指尖触到书页边缘时,突然想起去年冬天在胡同口看人修灯笼。老匠人蹲在台阶上,手里攥着半截竹篾,风一吹,那点暖黄的光就跟着晃,像随时要灭似的。田汉笔下的刘凤仙大概也这样,站在台沿儿上唱《思凡》,水袖甩出去的弧度,和修灯人手里的竹篾一样,都带着股“再撑一撑”的劲儿。可戏台子就这么大,容得下唱念做打,容不下人心里的算计——刘凤仙的嗓子越亮,越衬得她身后的影子黑得瘆人。

书里写刘振声教徒弟时,总爱说“戏是假的,可劲儿得真”。我小时候学钢琴,老师也这么唠叨。那时候觉得“真”就是手指头要立住,手腕别塌,可后来才明白,这“真”里藏着多少拧巴。刘振声守着老戏班子的规矩,像守着个快漏底的瓷碗,水往外淌,他偏要拿手捂着。刘凤仙不一样,她要的是聚光灯下的热闹,是台下人喊“再来一段”的虚荣。两个人较劲的样子,让我想起我妈总说“你爸太倔”,我爸反过来骂她“不懂规矩”——原来代沟这东西,戏台上台下都一个样。

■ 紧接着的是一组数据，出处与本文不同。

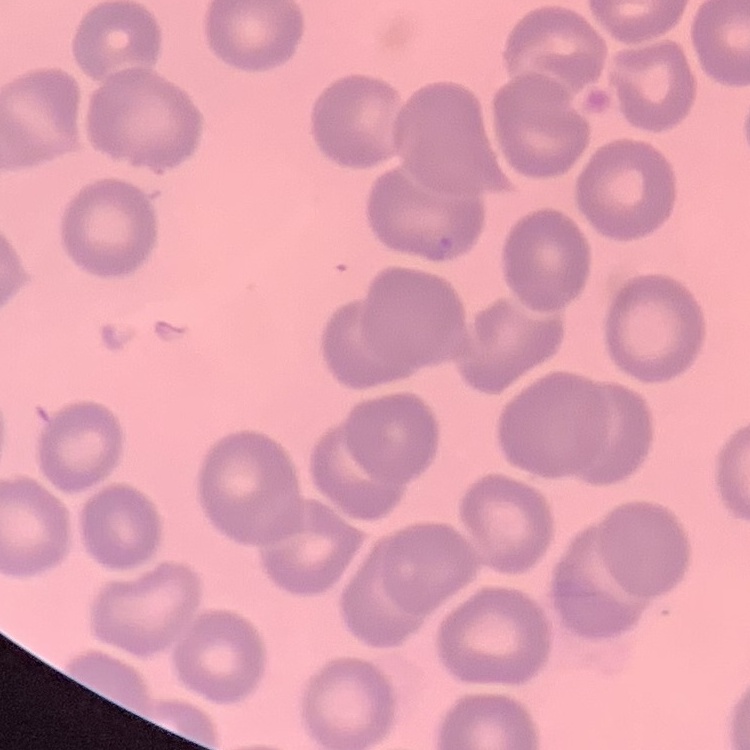 The red blood cells show no rouleaux formation. One tile cut from a larger photomicrograph. Thin peripheral smear. Stained with either Field's or Giemsa.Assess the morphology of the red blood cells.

最扎心的是刘振声倒下那场戏。他穿着褪色的蟒袍,躺在后台的破藤椅上,手里还攥着半块没吃完的点心。灯光暗下来时,我忽然想起老家院里的老枣树。前年回去,发现树根那儿生了虫,树皮一块块往下掉,可枝头还挂着几颗干瘪的枣子。刘振声大概也知道自己快撑不住了,可他还是想给徒弟留个样儿,哪怕这徒弟早就跟着别人学新戏去了。戏班子的规矩,说到底不就是“人得守着点什么”吗?可守着守着,守的人没了,规矩也就成了空壳子。

合上书那会儿,窗外的路灯正好灭了。黑暗里,我摸了摸书脊,纸页有点发潮,像是谁偷偷哭过。刘振声要是活到现在,会不会也去直播里唱两句?刘凤仙呢,会不会在短视频里教人“如何快速成名”?戏台子拆了,规矩散了,可人心里那点“较劲”的劲儿,到底该往哪儿使?